PROBLEM DESCRIPTION: Return each line of the data below exactly, omitting any pictures.
*** RECORD EXTRACTS Section Begins ***
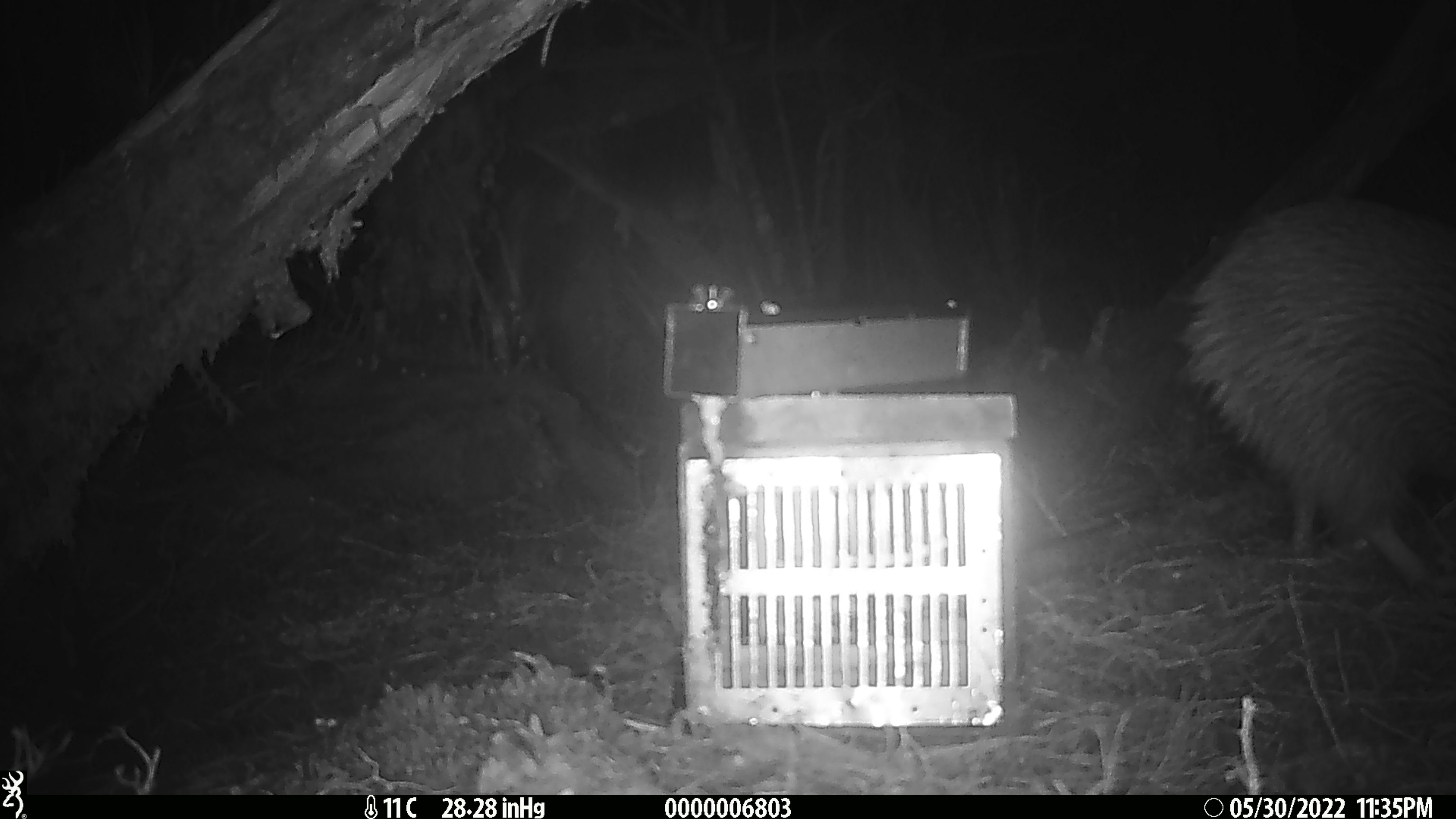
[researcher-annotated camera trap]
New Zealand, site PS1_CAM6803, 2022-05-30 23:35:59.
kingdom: Animalia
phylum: Chordata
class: Aves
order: Apterygiformes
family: Apterygidae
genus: Apteryx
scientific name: Apteryx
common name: kiwi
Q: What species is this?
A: Kiwi (Apteryx).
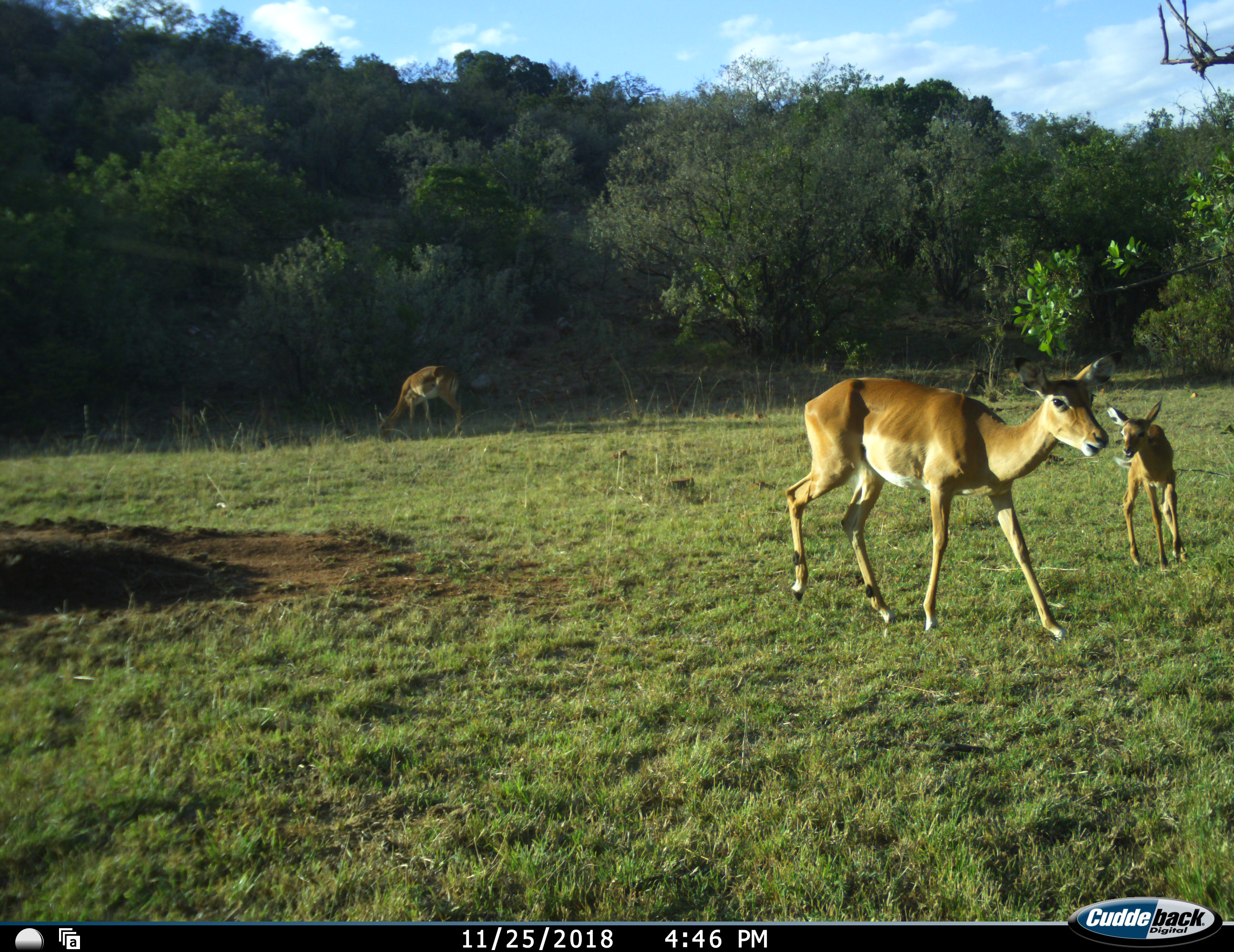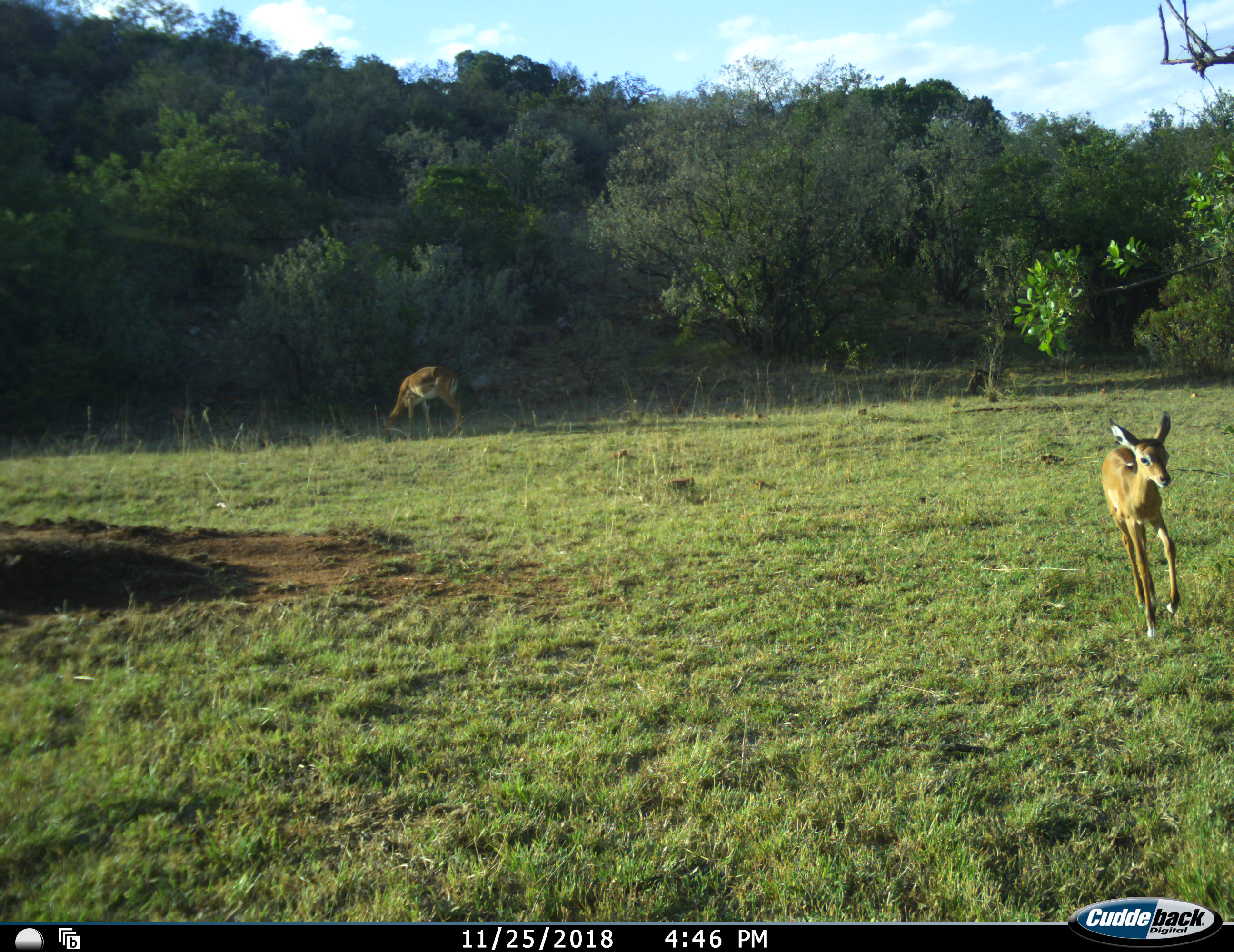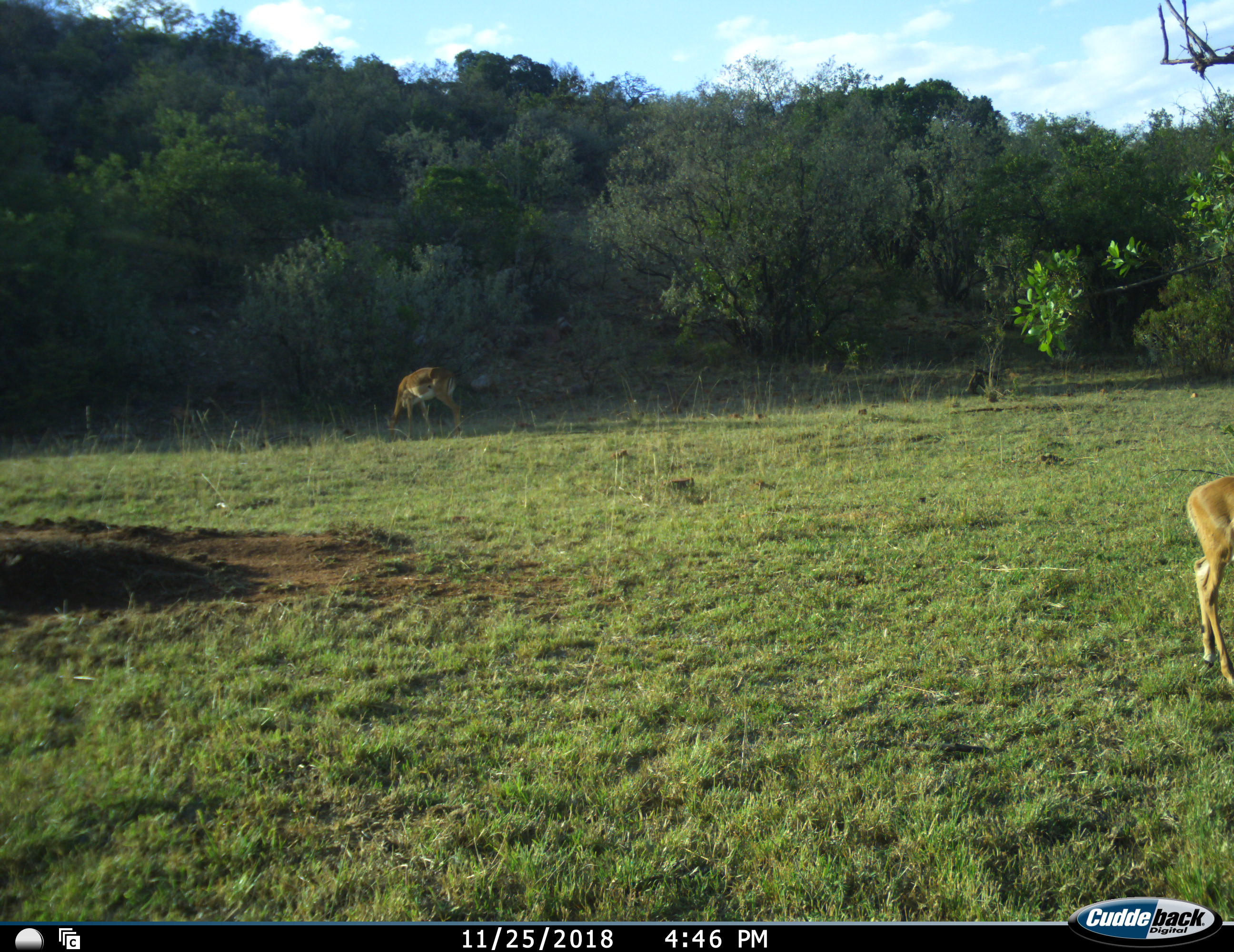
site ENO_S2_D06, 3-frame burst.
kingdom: Animalia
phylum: Chordata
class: Mammalia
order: Artiodactyla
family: Bovidae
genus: Aepyceros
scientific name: Aepyceros melampus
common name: impala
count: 3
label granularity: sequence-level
*** RECORD EXTRACTS Section Ends ***
RESULT OF THIS EXERCISE:
[researcher-annotated camera trap]
New Zealand, site PS1_CAM6803, 2022-05-30 23:35:59.
kingdom: Animalia
phylum: Chordata
class: Aves
order: Apterygiformes
family: Apterygidae
genus: Apteryx
scientific name: Apteryx
common name: kiwi
Q: What species is this?
A: Kiwi (Apteryx).
site ENO_S2_D06, 3-frame burst.
kingdom: Animalia
phylum: Chordata
class: Mammalia
order: Artiodactyla
family: Bovidae
genus: Aepyceros
scientific name: Aepyceros melampus
common name: impala
count: 3
label granularity: sequence-level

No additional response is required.